### Exercise passage
The Ranger tab is a service school qualification tab of the United States Army, awarded to any soldier who completes Ranger School at the U.S. Army Fort Benning, Georgia. Soldiers who are awarded the Ranger tab are authorized to wear it for the remainder of their military careers. The Ranger tab is considered the pre-eminent award for soldiers in combat arms branches within the United States Army. It is considered an unwritten rule in the Infantry Branch that a Ranger tab is required to achieve full career success, with the majority of commissioned and non-commissioned officers serving in battalion and above leadership roles (within brigade combat teams and infantry divisions) holding the award.

==Description and history==
The Ranger tab was created in 1950 and is an embroidered quadrant patch worn on the upper left sleeve of a military uniform. The cloth tab is 2+3/8 in long, 11/16 in wide, with a 1/8 in yellow border and the word "RANGER" inscribed in yellow letters 5/16 in high. A metal Ranger badge is authorized for wear on mess/dress and class-B uniforms. The metal badge is black enameled background and gold letters and border.

### Problem description
Extend the Ranger tab passage above with a few sentences that pick up right after its last line about the metal badge.

### Recorded information
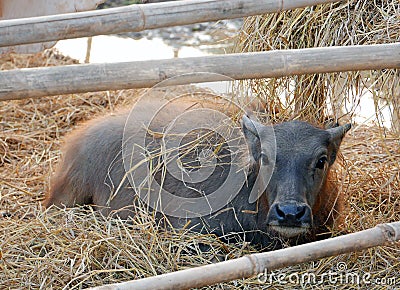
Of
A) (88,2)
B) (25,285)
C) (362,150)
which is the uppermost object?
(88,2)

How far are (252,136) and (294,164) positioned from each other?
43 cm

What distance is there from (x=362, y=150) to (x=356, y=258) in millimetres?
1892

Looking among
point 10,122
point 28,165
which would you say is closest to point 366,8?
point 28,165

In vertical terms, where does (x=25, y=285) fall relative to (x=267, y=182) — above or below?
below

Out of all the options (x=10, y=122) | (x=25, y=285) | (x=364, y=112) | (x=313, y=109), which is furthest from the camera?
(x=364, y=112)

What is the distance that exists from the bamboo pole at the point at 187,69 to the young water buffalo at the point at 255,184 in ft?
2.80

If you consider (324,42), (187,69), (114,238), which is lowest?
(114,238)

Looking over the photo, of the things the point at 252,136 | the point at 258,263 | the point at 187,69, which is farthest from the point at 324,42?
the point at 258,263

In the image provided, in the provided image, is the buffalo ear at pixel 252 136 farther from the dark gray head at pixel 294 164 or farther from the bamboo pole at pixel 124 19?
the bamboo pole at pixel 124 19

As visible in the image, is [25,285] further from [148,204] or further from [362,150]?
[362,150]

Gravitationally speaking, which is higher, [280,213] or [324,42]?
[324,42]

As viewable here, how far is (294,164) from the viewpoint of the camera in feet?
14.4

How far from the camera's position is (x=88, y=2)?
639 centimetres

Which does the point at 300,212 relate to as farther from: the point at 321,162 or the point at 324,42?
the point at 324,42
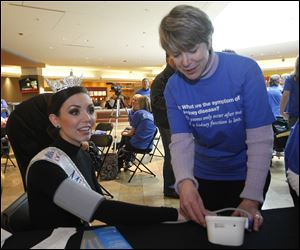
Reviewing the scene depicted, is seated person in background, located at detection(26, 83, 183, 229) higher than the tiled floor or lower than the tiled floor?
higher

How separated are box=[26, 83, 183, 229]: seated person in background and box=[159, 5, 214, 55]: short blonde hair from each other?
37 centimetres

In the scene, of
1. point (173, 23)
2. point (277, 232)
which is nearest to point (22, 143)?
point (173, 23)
==
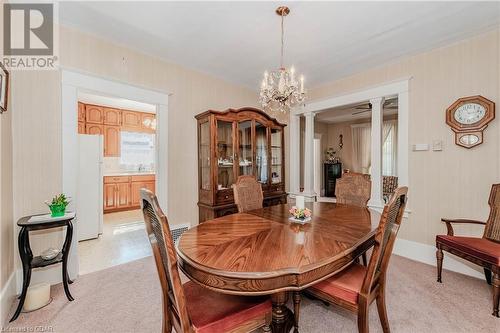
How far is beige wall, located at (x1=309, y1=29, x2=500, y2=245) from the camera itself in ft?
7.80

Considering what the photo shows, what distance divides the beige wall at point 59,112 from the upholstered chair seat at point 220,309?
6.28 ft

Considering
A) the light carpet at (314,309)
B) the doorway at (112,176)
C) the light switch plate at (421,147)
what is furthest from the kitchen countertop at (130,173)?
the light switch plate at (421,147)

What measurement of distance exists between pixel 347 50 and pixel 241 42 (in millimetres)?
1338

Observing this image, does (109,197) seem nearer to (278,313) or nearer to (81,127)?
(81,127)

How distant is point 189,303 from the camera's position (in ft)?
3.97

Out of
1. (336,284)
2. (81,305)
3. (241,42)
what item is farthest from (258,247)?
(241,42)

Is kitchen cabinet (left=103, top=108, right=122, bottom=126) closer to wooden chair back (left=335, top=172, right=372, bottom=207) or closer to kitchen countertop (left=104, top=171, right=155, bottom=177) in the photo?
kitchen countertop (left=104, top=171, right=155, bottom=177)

### Exercise output
The original design of the tab had a black and red color scheme, spelling the word RANGERS. This design was an adaption of the traditional Ranger scroll, intended to recognize those who completed training for the Ranger companies that previously existed.

At the time of its creation, the Ranger tab was retroactively awarded to any Army soldiers who previously completed a Ranger course conducted by the now-defunct Ranger Training Command. In addition, as set forth in Army regulations, veterans of certain categories of former wartime service are also eligible for retroactive awards of the tab. Among these are:

- Any person who successfully completed a Ranger course conducted by the Ranger Training Command at Fort Benning, Georgia
- Any person who was awarded the CIB while serving during World War II as a member of a Ranger BN (1st through 6th inclusive) or in the 5307th Composite Unit (Provisional) and 475th Infantry Regiment (Merrill's Marauders)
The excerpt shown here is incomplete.